- Haliey Welch says she didn’t understand crypto at all when $HAWK launched and lost everything she earned to legal and PR costs.
- She was cleared by the FBI and SEC but was subjected to intense scrutiny and frightening threats.
- A lawsuit is ongoing against those who allegedly created and promoted the coin, though Welch herself was not named.
Haliey “Hawk Tuah” Welch finally broke her silence about the $HAWK meme coin fiasco that sent her viral fame crashing into chaos. Speaking on her podcast Talking Tuah, Welch admitted she knew absolutely nothing about cryptocurrency when her name got tied to the doomed token. “I couldn’t tell you how crypto worked the day that coin launched,” she said, adding that the whole thing “screwed me” because she trusted people she shouldn’t have. The coin soared to a $500 million market cap—and then it all collapsed in hours, wiping out nearly every investor.
Viral Fame Meets Federal Investigations
After the coin imploded, Welch disappeared from the spotlight, halted her podcast, and found herself caught in a mess way over her head. The FBI and SEC began looking into the coin’s sudden rise and fall, with Welch’s legal team advising her to stay quiet. Although she was eventually cleared of any wrongdoing, the scrutiny didn’t come cheap. “I paid for PR crisis, a new lawyer, stuff like that… every bit of it went to that,” she said, revealing she didn’t make a single dollar off the coin itself, only a marketing fee.
Online Threats and a Visit From the Feds
Welch shared how the backlash spiraled out of control. From threats online to getting stopped at an airport, she said the hate was so intense she feared for her life. One man even messaged her saying he’d “chop me up and feed me to his dog.” Things got so serious, the FBI showed up at her grandma’s house. “She called me, having a heart attack, and said, ‘The FBI is here after you. What have you done?’” Welch recalled. After an interview in Nashville and a full phone search, agents told her she was not in legal trouble.

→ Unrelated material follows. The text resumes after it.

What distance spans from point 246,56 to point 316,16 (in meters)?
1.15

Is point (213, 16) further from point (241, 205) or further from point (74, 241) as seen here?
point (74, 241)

The Real Players Behind the Coin
Though Welch avoided legal charges, others weren’t so lucky. A class-action lawsuit filed in New York named Clinton So and influencer Alex Larson Schultz as the creators and promoters of $HAWK. Welch says she still can’t publicly name the person who dragged her into it but feels deeply guilty for anyone who trusted her endorsement. “It makes me feel really bad… I got talked into it, and I trusted the wrong people.”

Looking Back, No Regrets—but Also, No Gains
Despite being cleared, Welch says the entire ordeal left her emotionally and financially drained. “It was a big mess,” she said. Now, with her legal trouble behind her and her podcast revived, she seems determined to move forward—though the experience has clearly left a mark. “Legally, I wasn’t in any trouble. But yeah… it was scary.”